# Tâche courte:
Répondez aux questions suivantes à l'aide du texte sur les cycles d'apprentissage.
(a) Selon le texte, par qui l'organisation par cycles d'apprentissage est-elle décrétée ?
(b) Quels deux adjectifs qualifient les modalités de la mise en oeuvre des cycles d'apprentissage ?
(c) Que désigne le sigle PE à la fin du texte ?

# Texte à lire:
---+---

La problématique des cycles d’apprentissage

Bien que l’organisation par cycles d’apprentissage soit décrétée par le gouvernement, la volonté exprimée par le ministère de l’Éducation est que les acteurs à la base puissent construire ce changement à partir de leurs compétences et des contingences de leurs milieux. Cette volonté rejoint d’ailleurs le point de vue de plusieurs observateurs du changement (Fullan, 2003 ; Savoie-Zajc, 1993 ; Spillane, Reiser et Reimer, 2002). Pour eux, les acteurs premiers reconstruisent le sens des changements qui leur sont présentés dans les politiques. Pour le MÉLS, voir le changement comme une reconstruction des changements demandés suppose alors que les injonctions à changer ne peuvent pas être précises ; bref, qu’elles ne peuvent aller jusqu’à dire aux acteurs comment effectuer le changement (Carbonneau et Legendre, 2002 ; Gagnon, 1999). En effet, pour que les acteurs du terrain puissent s’approprier la réforme en l’adaptant à leur milieu, ils doivent avoir un espace et une certaine autonomie pour le faire. On incite à transformer des aspects de la vie de l’école et on fonde beaucoup d’espoir sur les transformations suivantes : le développement des compétences, la différenciation pédagogique, le travail d’équipe des enseignants (Lafortune, 2004a), l’organisation par cycles d’apprentissage (Perrenoud, 2002). Cependant, bien que les demandes de changement ne puissent être très précises, on sait encore peu en quoi consistent ces aspects (ils sont nouveaux).

Ainsi, malgré cette position claire sur l’organisation de l’école, les modalités de la mise en oeuvre des cycles d’apprentissage demeurent souples et imprécises. L’organisation de l’école en cycles d’apprentissage est un de ces changements à propos desquels directions d’écoles comme enseignants émettent d’ailleurs des réserves. Ainsi :

Les participants reconnaissent des vertus à la nouvelle organisation en cycles d’enseignement, mais émettent également plusieurs réserves à ce sujet et, fait significatif, ces réserves sont plus élevées (et deviennent souvent des désaccords) chez les premiers concernés, soit le PE (Personnel enseignant).

---+---

# Extrait de données:
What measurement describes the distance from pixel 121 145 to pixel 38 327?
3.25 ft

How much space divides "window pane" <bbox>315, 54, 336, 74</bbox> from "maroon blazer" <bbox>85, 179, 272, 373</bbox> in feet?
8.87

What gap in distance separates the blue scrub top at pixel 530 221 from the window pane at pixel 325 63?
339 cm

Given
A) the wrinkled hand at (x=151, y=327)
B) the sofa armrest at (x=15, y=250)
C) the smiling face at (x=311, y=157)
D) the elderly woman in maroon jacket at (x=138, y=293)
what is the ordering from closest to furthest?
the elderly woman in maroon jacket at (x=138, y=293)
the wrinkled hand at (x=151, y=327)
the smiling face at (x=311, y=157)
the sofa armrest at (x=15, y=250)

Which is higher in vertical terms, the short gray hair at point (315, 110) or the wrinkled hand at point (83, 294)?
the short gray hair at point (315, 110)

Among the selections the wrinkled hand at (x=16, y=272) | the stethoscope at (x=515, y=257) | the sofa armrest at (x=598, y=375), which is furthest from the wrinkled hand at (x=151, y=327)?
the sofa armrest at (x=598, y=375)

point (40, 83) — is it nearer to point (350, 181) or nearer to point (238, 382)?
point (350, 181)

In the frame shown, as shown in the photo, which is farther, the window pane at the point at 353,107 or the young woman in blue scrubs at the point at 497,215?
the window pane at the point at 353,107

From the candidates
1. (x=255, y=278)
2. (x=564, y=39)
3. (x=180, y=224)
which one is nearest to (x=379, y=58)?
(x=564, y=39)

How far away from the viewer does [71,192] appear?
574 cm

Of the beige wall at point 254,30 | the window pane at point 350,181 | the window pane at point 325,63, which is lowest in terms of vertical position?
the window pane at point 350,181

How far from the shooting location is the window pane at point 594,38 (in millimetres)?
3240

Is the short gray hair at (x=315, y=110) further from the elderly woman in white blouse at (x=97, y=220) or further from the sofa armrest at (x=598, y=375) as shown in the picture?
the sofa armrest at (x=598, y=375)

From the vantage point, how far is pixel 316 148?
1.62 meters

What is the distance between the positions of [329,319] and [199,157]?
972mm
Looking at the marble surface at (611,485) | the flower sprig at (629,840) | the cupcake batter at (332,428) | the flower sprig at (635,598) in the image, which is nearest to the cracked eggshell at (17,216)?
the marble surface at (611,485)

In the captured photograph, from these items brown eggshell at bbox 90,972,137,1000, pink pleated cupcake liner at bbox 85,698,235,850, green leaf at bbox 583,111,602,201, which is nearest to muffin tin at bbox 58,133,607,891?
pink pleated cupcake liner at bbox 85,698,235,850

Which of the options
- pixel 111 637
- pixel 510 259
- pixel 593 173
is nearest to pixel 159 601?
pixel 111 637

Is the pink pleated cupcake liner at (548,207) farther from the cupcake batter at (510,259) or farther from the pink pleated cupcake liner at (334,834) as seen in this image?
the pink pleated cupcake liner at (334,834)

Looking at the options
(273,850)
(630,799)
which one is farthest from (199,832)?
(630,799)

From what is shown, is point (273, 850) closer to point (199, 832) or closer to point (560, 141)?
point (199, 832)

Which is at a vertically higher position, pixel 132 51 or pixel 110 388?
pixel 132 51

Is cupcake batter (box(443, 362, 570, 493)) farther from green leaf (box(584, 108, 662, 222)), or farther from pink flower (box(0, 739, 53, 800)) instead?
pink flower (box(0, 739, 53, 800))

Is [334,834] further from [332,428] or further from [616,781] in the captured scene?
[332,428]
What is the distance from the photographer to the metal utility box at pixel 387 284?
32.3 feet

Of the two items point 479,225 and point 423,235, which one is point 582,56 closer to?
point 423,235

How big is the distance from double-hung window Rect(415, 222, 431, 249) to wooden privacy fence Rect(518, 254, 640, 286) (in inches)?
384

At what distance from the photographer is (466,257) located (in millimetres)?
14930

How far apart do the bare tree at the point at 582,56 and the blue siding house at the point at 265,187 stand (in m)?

---+---

# Réponse:
(a) Elle est décrétée par le gouvernement.
(b) Ces modalités demeurent souples et imprécises.
(c) Le sigle PE désigne le personnel enseignant.